EW: What are some of the changes you’ve seen in field over the 40+ years you’ve been an art historian?
EHB: In the field of art history—and much of academia—the most obvious change has been the gender rebalance. When I went to college, it was rare to have a female professor; almost all our teachers were men, and women were not taken seriously as scholars or professors. The women’s liberation movement of the late 1960s through 1980s changed this, and although women are still largely the caregivers of their children, they are also researchers and professors. Our art history program, for example, has one male professor and eleven females, five of whom are also mothers of young children.
In the field of Pre-Columbian Studies, I would say the greatest change has been the critical intervention of art historians, and not just archaeologists, as interpreters of ancient American cultures. And art history as a discipline has also changed in its goals and reach. It has transitioned from its former focus on Western Europe to a new emphasis on non-Western and global perspectives and a concern with images and objects not previously embraced in the concept of fine art. It is an exciting time to be an art historian.
EW: You’ve received awards such as Mexico’s Order of the Aztec Eagle (1990), the College Art Association’s (CAA) Distinguished Scholar (2019), and a Lifetime Achievement Award from the American Society for Ethnohistory (2019). What do these awards mean for you, your work, and your discipline?

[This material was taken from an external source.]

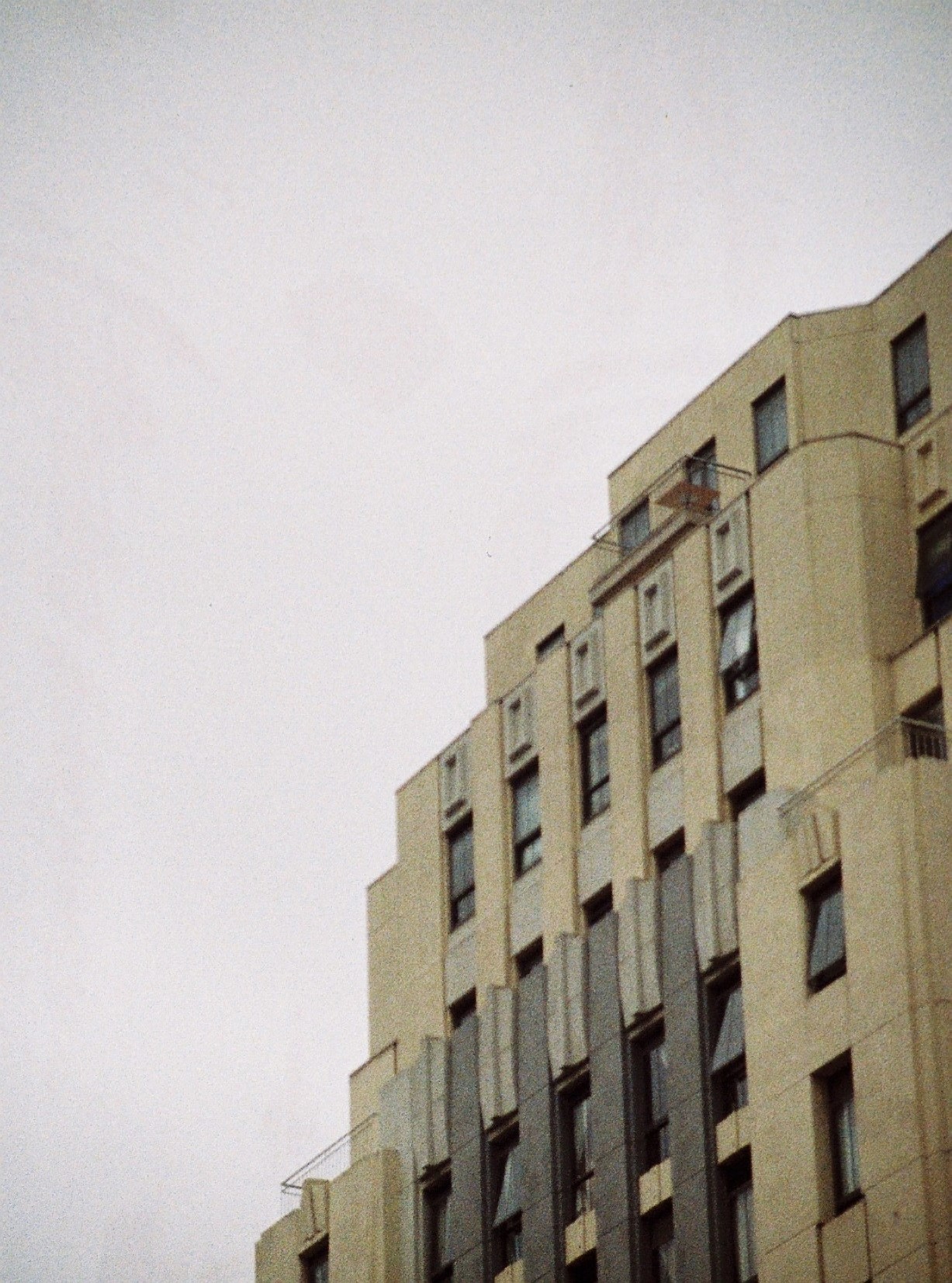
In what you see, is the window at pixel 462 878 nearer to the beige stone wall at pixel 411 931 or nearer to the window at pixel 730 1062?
the beige stone wall at pixel 411 931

EHB: I am very honored to have been recognized for my work, and I think also for my students’ success, of which I am very proud. It was exciting to be recognized by Mexico in 1990 for promoting Aztec culture in a path-breaking exhibition at the National Gallery of Art and a coordinated symposium on the spectacular finds when the Aztec Great Temple was just beginning to be excavated. More recently, it was especially gratifying to see the CAA recognize a Latin Americanist and Pre-Columbianist as the distinguished scholar, when 40 years prior we Latin Americanists had to fight for CAA recognition and to have even a single session on the topic at the annual meeting. This shows us how far the field has come.
I have been very fortunate to have participated in the development of Pre-Columbian and early colonial studies as a field of art historical endeavor. The Ethnohistory award, I think, recognizes the importance of insisting that Mexican pictographic writing should be understood as a discourse system roughly parallel to Western writing so that Pre-Columbian and early colonial history can be told through their painted books.

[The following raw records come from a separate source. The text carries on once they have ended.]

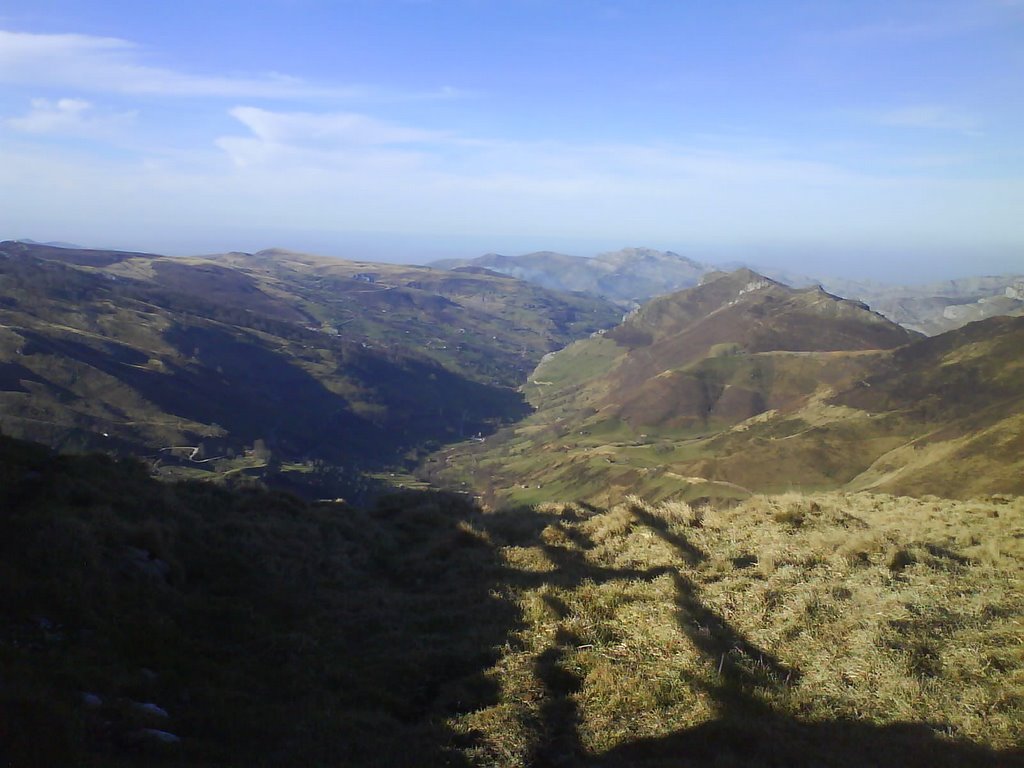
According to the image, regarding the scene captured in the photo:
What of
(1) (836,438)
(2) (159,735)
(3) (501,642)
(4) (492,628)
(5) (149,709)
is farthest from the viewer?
(1) (836,438)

EW: What do you most love about teaching, and what has been one of your favorite moments teaching at Tulane?
EHB: I love seeing students’ eyes light up when they see and understand something entirely new, when they can read an image for the first time and come to know its cultural message, and when the material I teach challenges their assumptions about the way life is, or was. My classes usually ask students to extend beyond their own cultural perspectives. Probably the most fun is in my seminar on Mexican manuscript painting when the students study the graphic vocabulary and organizational structures of painted histories and then create their own painted histories using the ancient principles.

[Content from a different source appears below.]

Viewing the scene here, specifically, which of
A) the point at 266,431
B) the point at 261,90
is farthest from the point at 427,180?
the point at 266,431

EW: From your perspective, why are the liberal arts important?
EHB: It is important to understand how we came to be who we are as a culture: how things from the past have shaped who we are, and how social and cultural forces in the present also determine this. For me also, it is crucial that we learn to think critically and understand how discourses of various sorts (speeches, sound bites, writings, tweets, and images) can affect us and others; and we need to be able to judge what this influence is and how we should respond to it. The liberal arts give us these skills.